> **Data provided**:
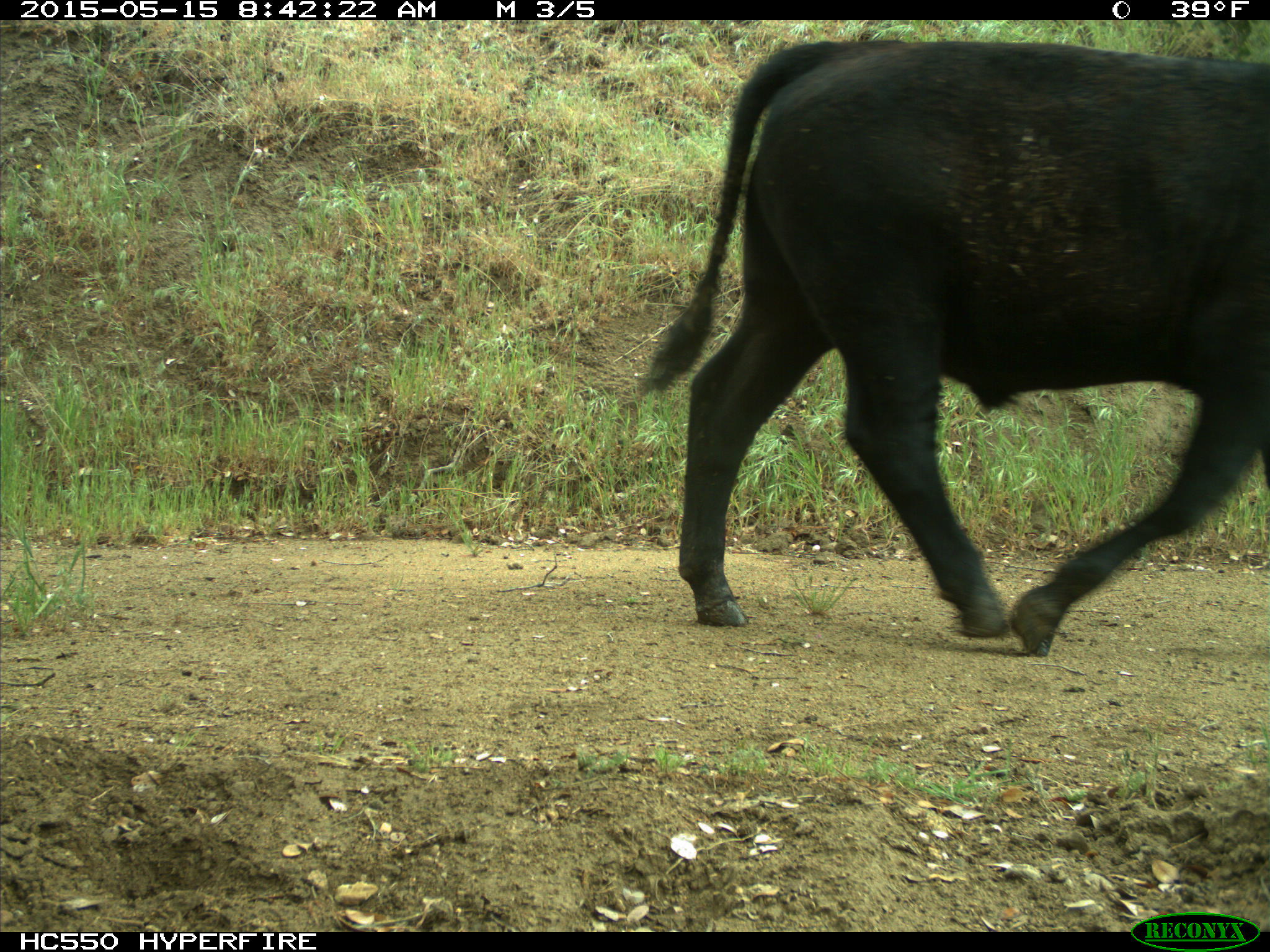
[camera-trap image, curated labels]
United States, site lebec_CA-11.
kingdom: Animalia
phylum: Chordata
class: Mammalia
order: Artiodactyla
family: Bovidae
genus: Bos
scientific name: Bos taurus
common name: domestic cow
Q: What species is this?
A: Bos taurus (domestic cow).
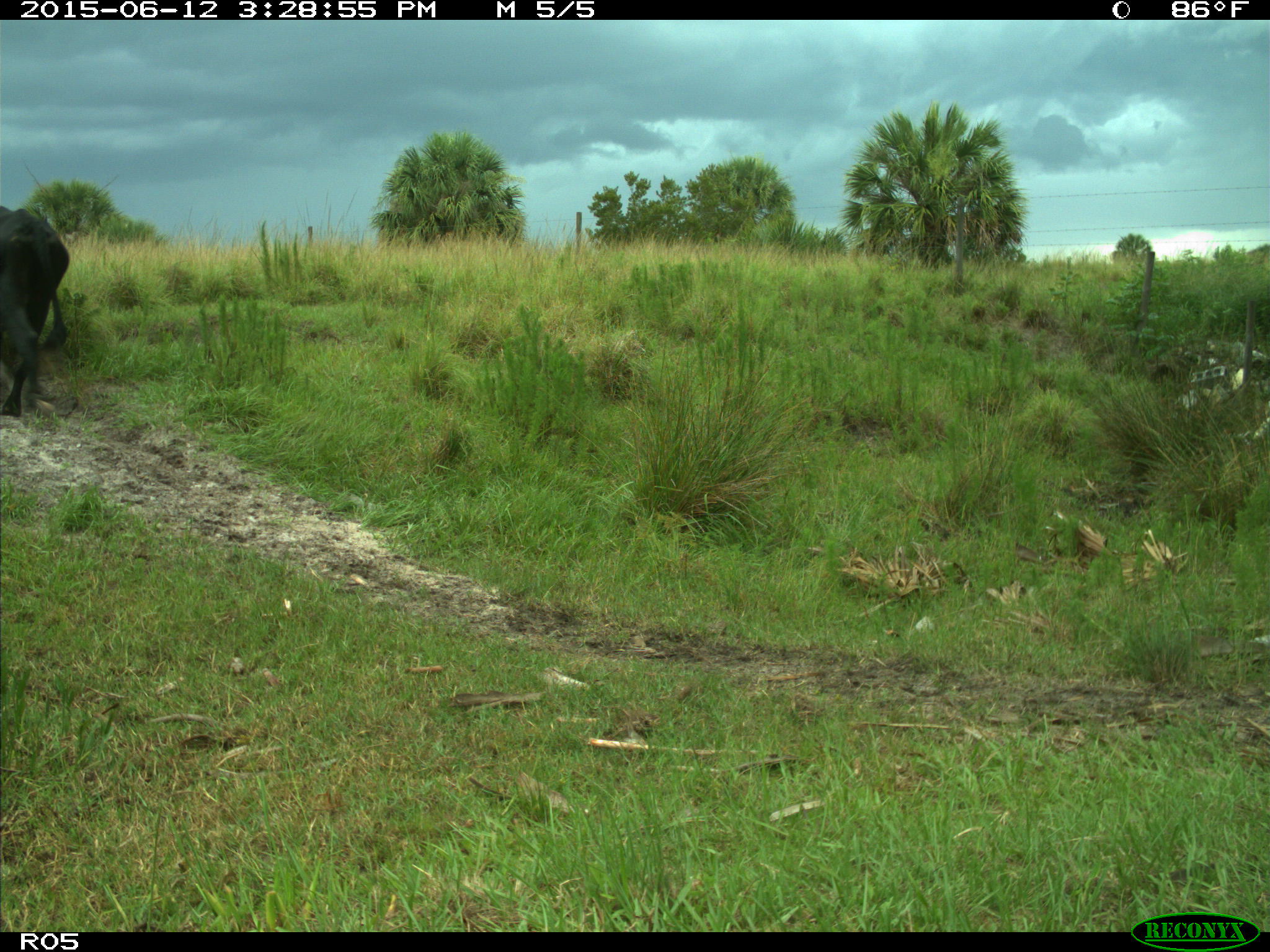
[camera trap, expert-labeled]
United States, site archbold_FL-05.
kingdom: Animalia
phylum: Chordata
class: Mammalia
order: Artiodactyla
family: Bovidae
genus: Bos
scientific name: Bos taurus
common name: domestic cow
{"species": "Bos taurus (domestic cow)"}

--

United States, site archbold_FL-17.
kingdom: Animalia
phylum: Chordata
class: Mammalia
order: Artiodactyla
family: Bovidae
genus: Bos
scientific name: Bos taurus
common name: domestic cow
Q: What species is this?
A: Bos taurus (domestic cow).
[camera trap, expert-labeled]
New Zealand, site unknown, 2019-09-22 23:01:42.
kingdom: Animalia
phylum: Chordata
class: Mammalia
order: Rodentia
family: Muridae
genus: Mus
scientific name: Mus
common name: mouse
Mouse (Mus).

> **What to do**: Please copy each line of the material that contains the word "site".

> **Result of this task**:
United States, site lebec_CA-11.
United States, site archbold_FL-05.
United States, site archbold_FL-17.
New Zealand, site unknown, 2019-09-22 23:01:42.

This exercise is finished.